L'apparition du Croissant ferma les routes de terre dès le milieu du XIVe siècle, et les missionnaires européens d'Ili Bâliq furent massacrés ; d'autre part, la chute des Mongols de Chine et
l'avènement des Ming en 1368 arrêtèrent pour longtemps les voyages des Européens dans le pays. La route de Chine par mer resta donc libre aux concurrents ; mais, à l'époque qui nous occupe, les
musulmans terrorisaient l'océan Indien, grâce à leurs forteresses d'Aden, d'Ormouz et de Calicut, tandis que, par Malacca, ils commandaient tout le commerce de l'Extrême-Orient...
L'Europe ne pouvait rester esclave dans son commerce. Le voyage de Marco Polo, la hantise d'une route vers les Indes orientales semblaient tout dominer. La lettre du savant florentin, Paolo del
Pozzo Toscanelli, dont on célèbre en ce moment même le centenaire dans sa ville natale, lettre adressée au chanoine Fernando Martinez, de Lisbonne, en 1474, est bien explicite à ce sujet et
presque prophétique ; mais ce grand mathématicien ne pouvait prévoir que les grandes découvertes de l'Amérique, dues à des Italiens, Christophe Colomb, Cabot, Americ Vespucci, seraient faites au
profit de l'Espagne et de l'Angleterre, et qu'un autre petit pays d'Europe allait retrouver la route et faire la conquête de l'océan Indien.
Je laisse à mon collègue le soin de vous retracer l'origine des découvertes portugaises dues au prince Henri le Navigateur et aux marins de l'école de Sagres qu'il avait créée, ainsi que la vie
de Vasco de Gama, et de vous faire le récit du grand voyage de 1497-1498.
Immédiatement à la suite de Vasco de Gama, de grands chefs assurent les résultats de sa navigation : c'est l'islam qu'il faut combattre.
Tour à tour, commandent Édouard Pacheco, l'Achille portugais ; Francisco de Almeida, premier vice-roi des Indes, qui, le 3 février 1509, écrase devant Diu les flottes combinées du soudan d'Égypte
et des rajahs de Calicut et de Cambaye. C'est enfin le grand Alphonse d'Albuquerque qui promène triomphant le drapeau portugais depuis Malacca jusqu'à Aden. Ses projets pour la grandeur du
Portugal étaient extraordinaires... La prise de Malacca, où Diego Lopez de Sequeira avait établi une factorerie dès 1509, par Albuquerque, le 11 août 1511, ouvrait la Chine, l'Indo-Chine et
l'archipel indien à l'activité portugaise. Malacca devient un grand entrepôt où arrivent tous les produits de l'Extrême-Orient.

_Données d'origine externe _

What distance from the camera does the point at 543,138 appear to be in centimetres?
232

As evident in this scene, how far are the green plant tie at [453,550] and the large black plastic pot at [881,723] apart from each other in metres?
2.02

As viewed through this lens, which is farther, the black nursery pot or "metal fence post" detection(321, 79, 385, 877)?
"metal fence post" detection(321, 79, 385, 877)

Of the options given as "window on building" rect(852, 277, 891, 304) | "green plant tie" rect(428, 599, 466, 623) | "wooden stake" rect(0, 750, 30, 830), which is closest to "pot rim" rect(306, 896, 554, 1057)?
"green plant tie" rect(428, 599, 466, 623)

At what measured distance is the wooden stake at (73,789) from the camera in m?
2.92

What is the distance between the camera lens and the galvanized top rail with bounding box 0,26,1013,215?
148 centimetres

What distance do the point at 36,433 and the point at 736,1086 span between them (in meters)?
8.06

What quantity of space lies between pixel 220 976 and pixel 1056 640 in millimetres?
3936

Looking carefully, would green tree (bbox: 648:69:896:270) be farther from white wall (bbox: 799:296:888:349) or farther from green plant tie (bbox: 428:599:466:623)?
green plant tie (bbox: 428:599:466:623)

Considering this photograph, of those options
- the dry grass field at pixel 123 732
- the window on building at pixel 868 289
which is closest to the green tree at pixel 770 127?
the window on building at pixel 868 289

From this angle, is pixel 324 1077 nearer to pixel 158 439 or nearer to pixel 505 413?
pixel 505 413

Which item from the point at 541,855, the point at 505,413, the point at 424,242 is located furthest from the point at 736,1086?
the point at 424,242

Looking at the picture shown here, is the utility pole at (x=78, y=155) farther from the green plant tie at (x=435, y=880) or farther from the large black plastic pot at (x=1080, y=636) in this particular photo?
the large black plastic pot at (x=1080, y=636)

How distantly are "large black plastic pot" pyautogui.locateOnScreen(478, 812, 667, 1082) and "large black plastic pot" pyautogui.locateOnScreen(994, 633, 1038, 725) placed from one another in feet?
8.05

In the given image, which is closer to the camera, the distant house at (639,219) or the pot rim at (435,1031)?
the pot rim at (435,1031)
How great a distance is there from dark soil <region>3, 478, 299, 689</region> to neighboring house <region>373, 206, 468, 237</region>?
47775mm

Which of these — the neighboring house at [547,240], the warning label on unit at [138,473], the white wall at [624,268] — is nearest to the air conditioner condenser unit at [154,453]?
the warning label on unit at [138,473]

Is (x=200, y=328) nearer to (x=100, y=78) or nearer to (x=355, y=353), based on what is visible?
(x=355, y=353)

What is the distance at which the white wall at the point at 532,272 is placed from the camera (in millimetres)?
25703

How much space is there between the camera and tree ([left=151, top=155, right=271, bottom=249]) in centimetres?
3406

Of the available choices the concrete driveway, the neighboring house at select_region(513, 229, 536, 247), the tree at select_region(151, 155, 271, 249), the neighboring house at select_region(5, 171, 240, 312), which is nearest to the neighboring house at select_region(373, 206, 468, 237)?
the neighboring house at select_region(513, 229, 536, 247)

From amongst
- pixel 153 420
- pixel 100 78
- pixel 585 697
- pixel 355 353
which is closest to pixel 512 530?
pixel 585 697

En 1514, ils [les Portugais] avaient débarqué à Canton ; plus tard, ils établissaient un comptoir sur la rivière de Ning-po, à Liampo, entre Tchin-haï et Ning-po, et un autre dans le Fou-kien, à
Chin-cheo. En 1553, sous le règne de l'empereur Wan li, les Portugais créaient dans l'île de Macao une ville sous le nom de Cidade do nome de Deos. En 1542, le hasard d'un naufrage fait
aborder Fernao Mendez Pinto à Tane gâshima et apprend ainsi aux Portugais à connaître le Japon. Le Tong-king, le Pégou, Ceylan : tout leur devient une proie facile et riche.
Paris, 21 décembre 1811.
Sire,
Les relations politiques de la France avec l'Empire de la Chine, interrompues depuis la Révolution, peuvent être rouvertes d'une manière marquante pour la gloire du règne de Votre Majesté, et
l'influence que les Anglais ont encore dans cette partie du monde peut aujourd'hui leur être enlevée.
Je n'ai pas besoin de rappeler à Votre Majesté le crédit dont la France jouissait en Chine, antérieurement à la Révolution, et l'île qui porte encore son nom dans le Tigre, à Vampou, prouve assez
que les Chinois la considéraient comme supérieure à toutes les autres nations.
Mais, dans ce temps, les missionnaires français plus au fait de la politique à suivre dans ce pays, ... soutenaient les droits de la France auprès du chef de l'Empire et faisaient tous leurs
efforts pour parer aux coups que des nations rivales, et souvent ennemies, cherchaient à nous porter.
Tel était le soutien de nos affaires politiques en Chine avant la Révolution où la France était, en quelque sorte, représentée à Pékin par les missionnaires.
Au moment où nos troubles civils ont éclaté, les Anglais jugèrent que le système anti-religieux, régnant alors en France, devait mécontenter les missionnaires français à Pékin, et dès lors, ils
résolurent de profiter de ce moment favorable pour tenter une ambassade, celle de lord Macartney en 1792, dont le but secret était non seulement l'exclusion de la France au commerce de la Chine,
mais encore celle de toutes les autres nations maritimes... Les Hollandais suivirent en 1794 les Anglais à la cour de Pékin. Ils y contre-balancèrent l'influence des premiers et, sans cette
ambassade, il est très probable que les Anglais seraient restés seuls possesseurs du commerce qui se faisait à Canton.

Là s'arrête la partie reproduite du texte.